(Records)
════════

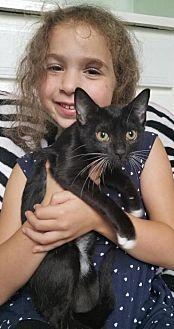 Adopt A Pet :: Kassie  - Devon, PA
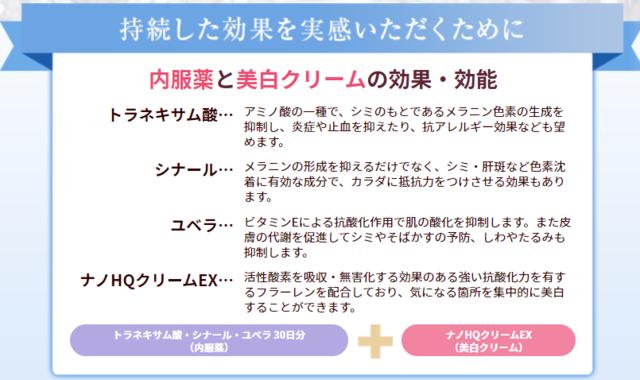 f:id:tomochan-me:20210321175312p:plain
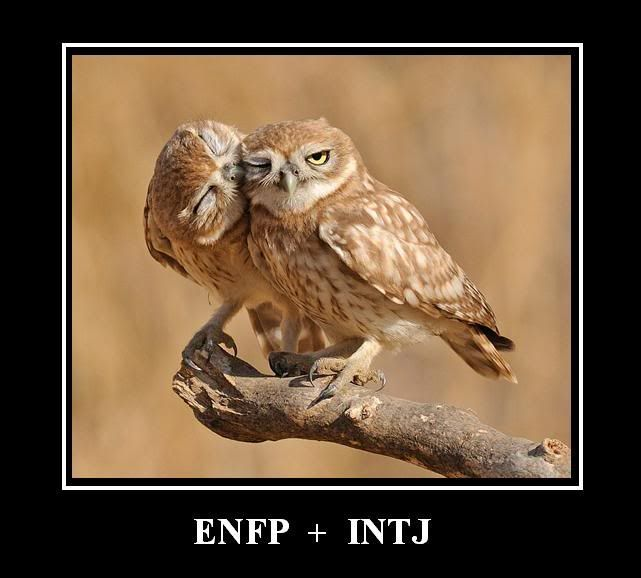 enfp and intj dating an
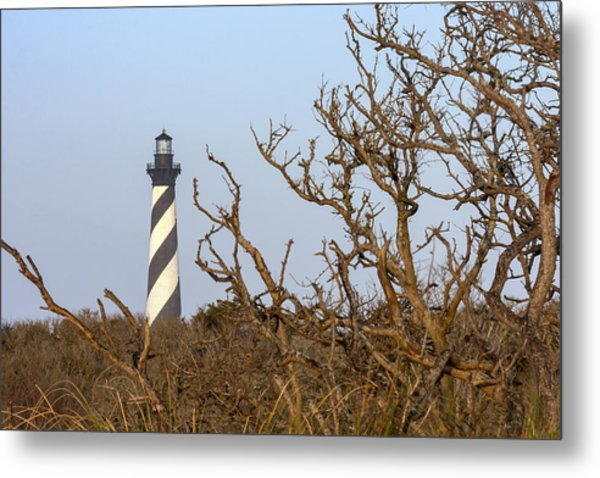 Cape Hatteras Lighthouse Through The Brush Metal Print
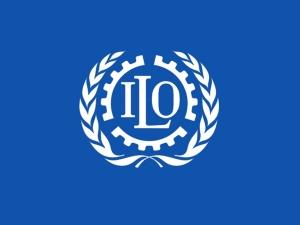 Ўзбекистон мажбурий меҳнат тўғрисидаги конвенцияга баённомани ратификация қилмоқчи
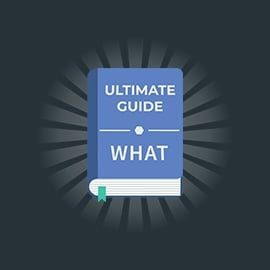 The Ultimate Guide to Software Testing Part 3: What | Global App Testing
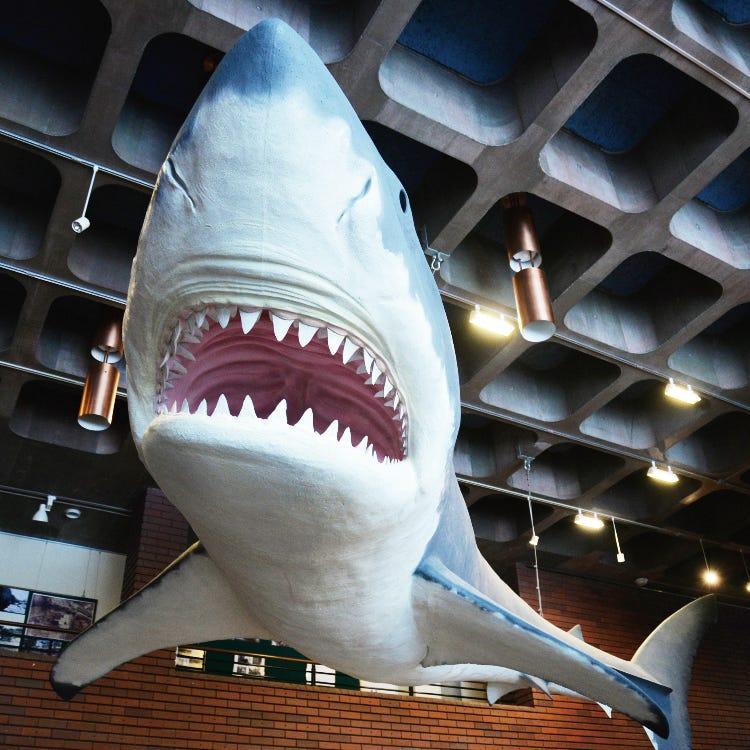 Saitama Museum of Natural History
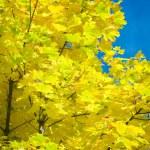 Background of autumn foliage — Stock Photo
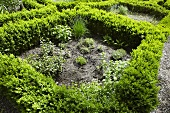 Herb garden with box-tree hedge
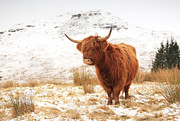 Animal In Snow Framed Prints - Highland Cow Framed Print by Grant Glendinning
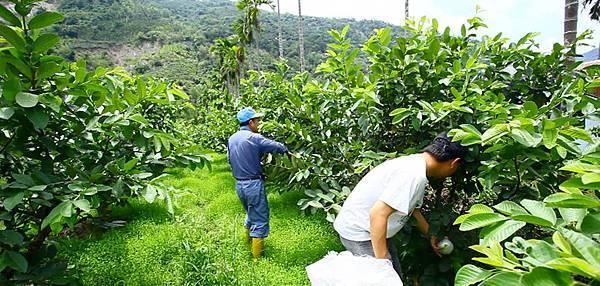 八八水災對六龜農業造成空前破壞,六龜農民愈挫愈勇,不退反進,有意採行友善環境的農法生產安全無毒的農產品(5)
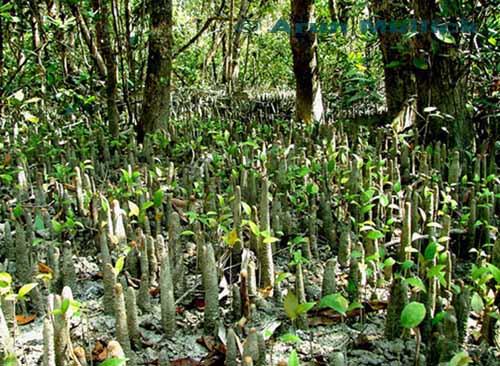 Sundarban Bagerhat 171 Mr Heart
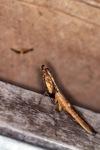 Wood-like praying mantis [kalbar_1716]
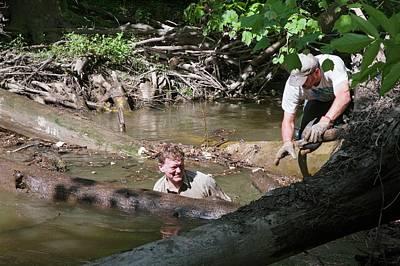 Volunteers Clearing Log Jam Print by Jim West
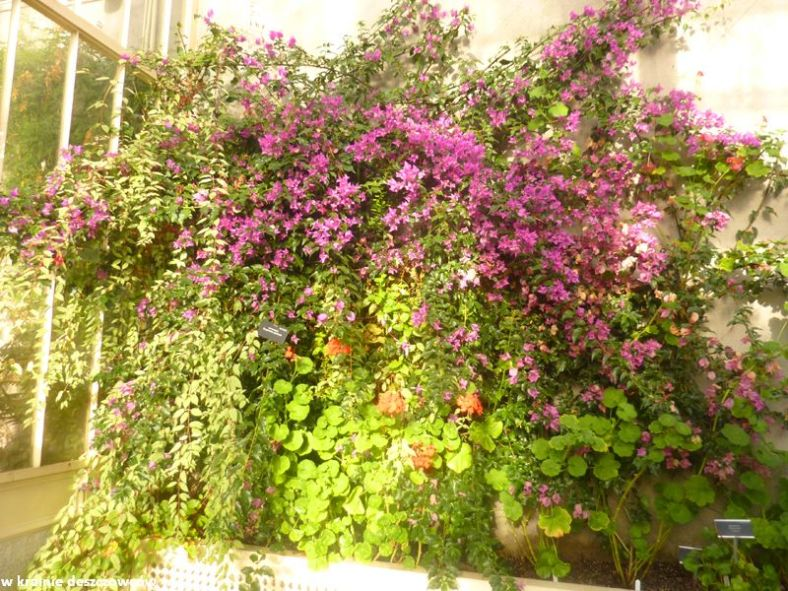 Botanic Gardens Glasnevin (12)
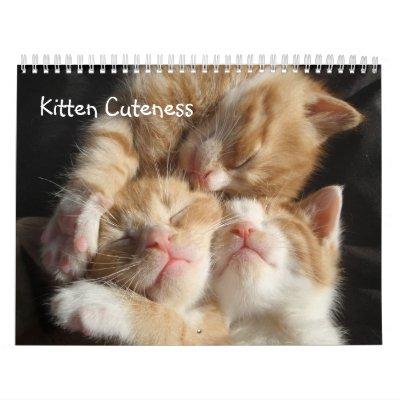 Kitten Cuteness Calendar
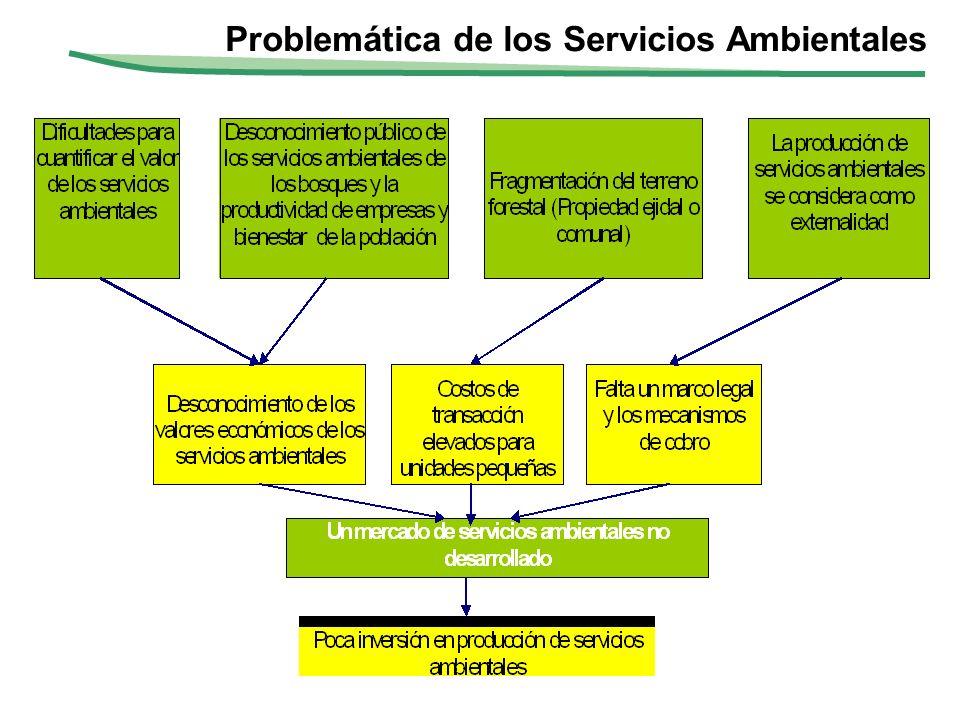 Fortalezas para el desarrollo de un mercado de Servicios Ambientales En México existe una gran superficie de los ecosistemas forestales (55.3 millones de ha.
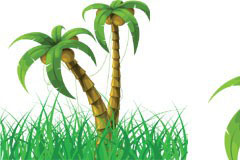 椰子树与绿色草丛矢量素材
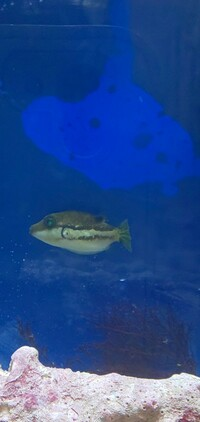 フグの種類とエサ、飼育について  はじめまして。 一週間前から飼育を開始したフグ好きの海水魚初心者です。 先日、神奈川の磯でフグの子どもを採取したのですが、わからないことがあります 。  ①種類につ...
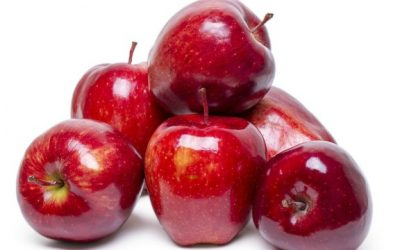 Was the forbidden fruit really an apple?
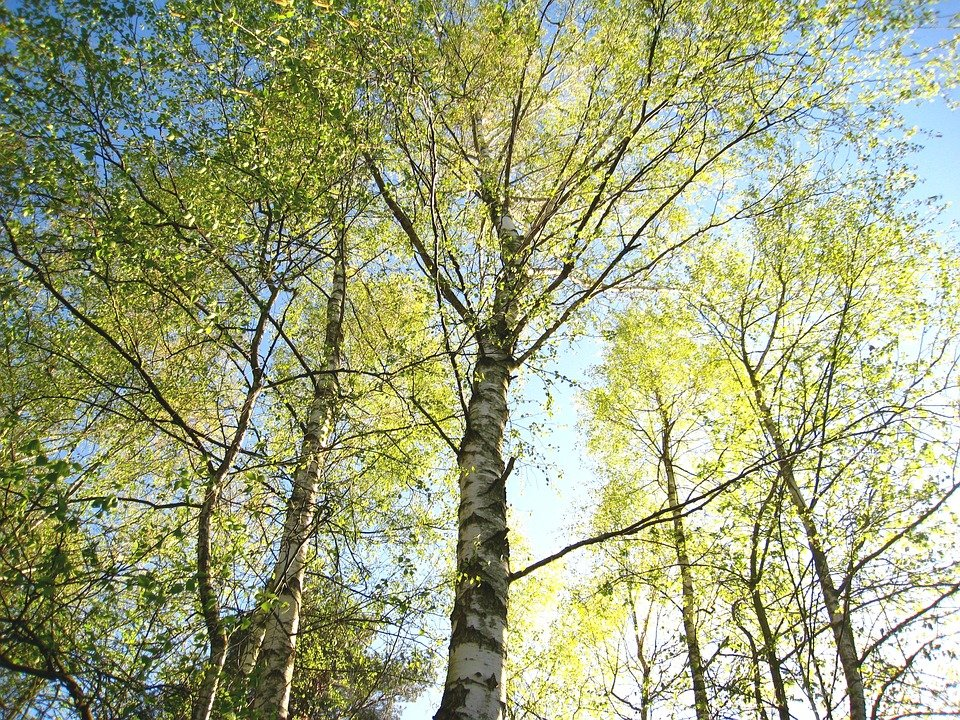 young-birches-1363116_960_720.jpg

════════

(Exercise goal) Reproduce all entries without any change, and omit the pictures.

(Exercise response)
 Adopt A Pet :: Kassie  - Devon, PA
 f:id:tomochan-me:20210321175312p:plain
 enfp and intj dating an
 Cape Hatteras Lighthouse Through The Brush Metal Print
 Ўзбекистон мажбурий меҳнат тўғрисидаги конвенцияга баённомани ратификация қилмоқчи
 The Ultimate Guide to Software Testing Part 3: What | Global App Testing
 Saitama Museum of Natural History
 Background of autumn foliage — Stock Photo
 Herb garden with box-tree hedge
 Animal In Snow Framed Prints - Highland Cow Framed Print by Grant Glendinning
 八八水災對六龜農業造成空前破壞,六龜農民愈挫愈勇,不退反進,有意採行友善環境的農法生產安全無毒的農產品(5)
 Sundarban Bagerhat 171 Mr Heart
 Wood-like praying mantis [kalbar_1716]
 Volunteers Clearing Log Jam Print by Jim West
 Botanic Gardens Glasnevin (12)
 Kitten Cuteness Calendar
 Fortalezas para el desarrollo de un mercado de Servicios Ambientales En México existe una gran superficie de los ecosistemas forestales (55.3 millones de ha.
 椰子树与绿色草丛矢量素材
 フグの種類とエサ、飼育について  はじめまして。 一週間前から飼育を開始したフグ好きの海水魚初心者です。 先日、神奈川の磯でフグの子どもを採取したのですが、わからないことがあります 。  ①種類につ...
 Was the forbidden fruit really an apple?
 young-birches-1363116_960_720.jpg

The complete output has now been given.